Total Pageviews

Friday, November 18, 2016

2012 v 2016

Aside from the glaringly obvious fact that 2012 wasn't out to murder our childhoods by killing off our idols, 2016 differs from 2012 in one very noticeable characteristic. Division. You see, both years being Presidential election years, in 2012 is was perfectly acceptable to call for protests and revolution. In 2016 it is not. In fact if you protest the election of a real estate mogul to office you are a "crybaby" and need to "grow up." But when the very same real estate mogul took to twitter to rant about Barack Obama winning the electoral vote when he may not have had the clear majority of popular votes it was perfectly okay to do so.

Did anyone call him a "cry baby" and tell him to "grow up"? Not so directly or with so much spit and bile as those protesting the loss of the White House to Republicans receive to day. The repugnant qualities displayed by the winning candidate are shared, in my personal experience, by those who voted for him, the less than stellar examples of education in America. One man who holds a relatively high position within an organization and with whom I am friends on facebook takes every opportunity to call "Crybaby" on anyone who bemoans the gain of this greedy oligarch to office. We have some mutual friends who are quite intelligent who support him in the name calling and in blind, raging hatred toward Clinton. They have been to college though I suspect, in the practical application of education, they all majored in Partying with Captain Morgan as their department head. I also have personal experience with those who are proud to have no college classes to their credit. They all seem quite antagonistic and waste zero opportunities to revile Clinton, Sanders, Democrats in general and those they deem "Libtards" specifically.

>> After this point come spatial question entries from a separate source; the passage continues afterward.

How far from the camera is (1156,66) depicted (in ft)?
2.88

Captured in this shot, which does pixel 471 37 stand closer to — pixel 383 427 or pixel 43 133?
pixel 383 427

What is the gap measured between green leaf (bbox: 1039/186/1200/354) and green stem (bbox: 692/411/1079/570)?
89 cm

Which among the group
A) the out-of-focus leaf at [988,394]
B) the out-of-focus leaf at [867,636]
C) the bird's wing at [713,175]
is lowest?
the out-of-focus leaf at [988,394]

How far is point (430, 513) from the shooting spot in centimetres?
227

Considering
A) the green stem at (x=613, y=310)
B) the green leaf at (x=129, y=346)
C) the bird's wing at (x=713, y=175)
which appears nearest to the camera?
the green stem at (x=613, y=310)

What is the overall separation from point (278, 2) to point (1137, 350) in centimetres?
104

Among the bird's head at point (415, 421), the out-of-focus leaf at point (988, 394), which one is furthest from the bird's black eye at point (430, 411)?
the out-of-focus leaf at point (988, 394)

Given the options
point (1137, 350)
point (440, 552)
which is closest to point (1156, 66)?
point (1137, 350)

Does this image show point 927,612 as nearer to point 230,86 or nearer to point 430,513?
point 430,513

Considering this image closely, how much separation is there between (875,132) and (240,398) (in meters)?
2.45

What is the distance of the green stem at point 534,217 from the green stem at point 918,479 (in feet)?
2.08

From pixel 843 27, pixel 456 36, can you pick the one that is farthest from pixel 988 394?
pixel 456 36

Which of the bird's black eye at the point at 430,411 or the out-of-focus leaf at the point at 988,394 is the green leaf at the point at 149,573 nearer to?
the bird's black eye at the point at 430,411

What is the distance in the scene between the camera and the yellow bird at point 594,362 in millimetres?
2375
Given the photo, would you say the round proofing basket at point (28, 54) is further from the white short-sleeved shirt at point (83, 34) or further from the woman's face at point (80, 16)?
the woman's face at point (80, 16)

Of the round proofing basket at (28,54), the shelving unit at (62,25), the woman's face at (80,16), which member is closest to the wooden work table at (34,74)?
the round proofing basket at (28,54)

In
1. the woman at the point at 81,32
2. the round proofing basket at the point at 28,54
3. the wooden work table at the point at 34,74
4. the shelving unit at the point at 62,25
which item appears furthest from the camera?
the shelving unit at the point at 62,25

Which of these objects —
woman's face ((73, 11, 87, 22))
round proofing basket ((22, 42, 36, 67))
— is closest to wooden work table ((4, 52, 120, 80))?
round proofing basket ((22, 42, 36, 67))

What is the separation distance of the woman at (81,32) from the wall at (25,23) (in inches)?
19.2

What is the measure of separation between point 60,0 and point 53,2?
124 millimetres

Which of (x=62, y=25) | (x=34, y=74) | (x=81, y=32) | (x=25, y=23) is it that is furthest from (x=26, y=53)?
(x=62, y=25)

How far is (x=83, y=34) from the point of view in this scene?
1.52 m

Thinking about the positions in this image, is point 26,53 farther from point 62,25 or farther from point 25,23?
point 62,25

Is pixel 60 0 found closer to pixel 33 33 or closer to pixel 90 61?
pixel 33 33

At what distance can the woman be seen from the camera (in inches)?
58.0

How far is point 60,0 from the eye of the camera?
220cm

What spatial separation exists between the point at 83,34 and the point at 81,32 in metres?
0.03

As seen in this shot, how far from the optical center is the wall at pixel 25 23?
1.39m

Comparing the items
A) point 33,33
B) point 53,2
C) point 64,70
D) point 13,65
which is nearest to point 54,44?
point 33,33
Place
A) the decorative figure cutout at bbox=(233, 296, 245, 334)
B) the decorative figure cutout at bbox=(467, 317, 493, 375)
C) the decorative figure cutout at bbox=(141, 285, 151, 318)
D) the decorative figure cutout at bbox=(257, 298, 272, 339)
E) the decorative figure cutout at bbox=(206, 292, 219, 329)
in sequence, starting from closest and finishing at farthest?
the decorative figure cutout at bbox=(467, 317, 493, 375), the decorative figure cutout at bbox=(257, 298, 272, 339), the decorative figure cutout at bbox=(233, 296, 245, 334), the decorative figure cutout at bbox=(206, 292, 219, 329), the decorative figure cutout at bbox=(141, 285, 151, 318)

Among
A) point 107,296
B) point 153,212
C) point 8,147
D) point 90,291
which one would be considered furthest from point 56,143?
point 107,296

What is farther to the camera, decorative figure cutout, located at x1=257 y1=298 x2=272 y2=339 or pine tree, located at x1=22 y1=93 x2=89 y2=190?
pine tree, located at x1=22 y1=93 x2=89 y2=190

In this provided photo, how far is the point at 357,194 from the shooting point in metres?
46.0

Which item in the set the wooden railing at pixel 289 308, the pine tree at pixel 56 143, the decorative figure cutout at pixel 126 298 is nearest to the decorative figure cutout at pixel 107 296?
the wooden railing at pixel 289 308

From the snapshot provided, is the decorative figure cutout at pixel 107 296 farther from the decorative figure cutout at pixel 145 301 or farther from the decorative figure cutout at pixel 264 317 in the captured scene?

A coworker asked me if I was at a local rally in which a confederate flag appeared. Controversy ensued and of course it is the major subject of conversation. So when the question came out dripping in sarcasm and bitterness I simply said "No." He launched into how this was the most fucked up election that he has ever seen and how he "cannot believe all the crybabies calling for revolutions, re-elections and garbage are out there." To be fair....

"Well, if you look at his," I pointed to his face on a magazine, "twitter feed from the last election he demanded they same marches, protests and the same dismantling of the electoral college by Republicans. It's just that the only people who had the guts to do it were Dems. He wanted protest and he got it. Just 4 years later and against himself not Obama." Department of Be Careful What You Wish For.

I'm really not certain what offended him more, the presentation of fact, the implication of Republicans being gutless wonders or the fact that he was, perhaps, expecting any answer except that one. His response to me was to visibly recoil in horror as if I had suddenly turned into a steamy pile of doggy diarrhea and his foot was about to sink into it. I went from "Lovey" to a vision of abject disgust in about two minutes and two seconds. I am not an active crybaby. But  I am a crybaby.

And if you think about it, I am in good company.



















The United States of American was at one point a colony of Great Britain. Fed up with the madness in King George's Anglican church, economic despotism, the stranglehold corrupt ministers to the Crown had over the colonies by taxing (and most likely skimming in sly Nottingham traditions) people into starvation and the favoritism shown in the distribution of charters, a bunch of "rites of man", crybaby, humanists began protesting monarchical rule. After a hard fought battle led by men not only of English descent but French, Polish, Prussian, German and the colony born, this land full of immigrants won their freedom from the oppressive rule of English government and its Kings.

In fact, after the Revolution when the country tried to declare Washington a New King George, he refused with a swift and emphatic rebuttal on the grounds that they would be foolish to embrace the governmental controls that they had fought to abolish. The Fathers of the Revolution did not, in point of fact, wish to be a new England but rather to be its own country with its own identity.

From the British point of view I am certain that the revolutionists all looked like a bunch of crybabies. Certainly the governors who were collecting taxes, tariffs and imposing strict trade sanctions designed to enrich their coffers at the expense of colonies who were too far away to be of any real concern for the English Government, and therefore deprived of a checks and balance for their protection, thought that they were a bunch of crybabies. So, one could, in point of fact, fay that the country was founded by crybabies.

I am just angry enough at the people who are bullying others on facebook to post something of the sort there. I've unfollowed many who have shown their ugliness and hatred and wrapped themselves comfortably in their cloaks of condescension. I knew there was some ugly in them. But I also had hoped that they were just "going through a rough spot" which made them at times nasty and rude. But I have seen that it is their standard of operating. So the more that they are nasty and rude the more tempted I am to leave some of my own propagandist musings on my wall.